As Woodyatt argued his case the air-raid siren sounded and the lorry containing the soldiers vanished abruptly. The baker was immediately behind it.
When the wail of the siren died there was a tremendous bang that shook the building and brought bottles down from a shelf behind the counter. The sound of tinkling glass and running from outside was followed by the appearance of a huge cloud of black smoke mushrooming into the sky beyond the nearby buildings.
The two ambulance drivers looked at Woodyatt. ‘I think we should serve ourselves, don’t you?’ one of them said and began to pull loaves from the oven.
As he was doing so, an old woman appeared in the doorway. She had obviously been on her way to collect bread and she was white with plaster dust, as if a ceiling had collapsed on her.

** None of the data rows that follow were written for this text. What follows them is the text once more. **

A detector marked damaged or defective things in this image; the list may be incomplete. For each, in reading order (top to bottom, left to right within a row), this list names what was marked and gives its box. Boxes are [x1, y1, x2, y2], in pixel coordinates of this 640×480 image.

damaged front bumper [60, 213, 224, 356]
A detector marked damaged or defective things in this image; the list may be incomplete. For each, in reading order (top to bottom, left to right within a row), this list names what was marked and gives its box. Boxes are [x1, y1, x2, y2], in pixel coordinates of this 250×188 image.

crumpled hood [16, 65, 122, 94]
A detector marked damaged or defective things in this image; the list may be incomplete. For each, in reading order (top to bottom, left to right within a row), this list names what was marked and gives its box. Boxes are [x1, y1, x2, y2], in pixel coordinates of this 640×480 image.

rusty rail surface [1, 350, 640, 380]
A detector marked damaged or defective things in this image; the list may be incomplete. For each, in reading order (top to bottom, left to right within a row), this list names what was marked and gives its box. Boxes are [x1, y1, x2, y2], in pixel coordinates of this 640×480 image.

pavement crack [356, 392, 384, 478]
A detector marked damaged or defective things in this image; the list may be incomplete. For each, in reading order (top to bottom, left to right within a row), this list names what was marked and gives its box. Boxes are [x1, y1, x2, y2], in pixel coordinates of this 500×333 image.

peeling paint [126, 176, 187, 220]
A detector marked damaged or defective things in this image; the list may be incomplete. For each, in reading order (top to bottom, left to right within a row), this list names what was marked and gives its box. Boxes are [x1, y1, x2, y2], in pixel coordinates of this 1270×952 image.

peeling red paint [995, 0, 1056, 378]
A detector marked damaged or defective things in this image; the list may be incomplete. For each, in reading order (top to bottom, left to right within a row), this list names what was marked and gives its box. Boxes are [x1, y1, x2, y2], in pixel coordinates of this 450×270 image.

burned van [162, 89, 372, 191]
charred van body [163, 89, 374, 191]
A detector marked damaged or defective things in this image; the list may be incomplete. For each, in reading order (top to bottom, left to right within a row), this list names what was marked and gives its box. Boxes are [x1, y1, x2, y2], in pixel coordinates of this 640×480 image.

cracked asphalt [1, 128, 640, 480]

‘There you are, Madame,’ the ambulance driver said, handing her a loaf. ‘With the compliments of the management. Take care. It’s hot.’
She stared at him, bewildered, then she shoved the loaf into her bag and vanished at speed.
Flinging a loaf to Woodyatt, the ambulance men threw down a few francs as payment, and vanished, their arms full of bread. Woodyatt did the same and shot after them, tossing the hot loaf from hand to hand as he ran.
The explosion could not have been a bomb because by the time he came in sight of the car the ‘All Clear’ had gone. The air was full of whirling dust, and a worried Dominique was waiting on a corner where she could see both the bakery and the car.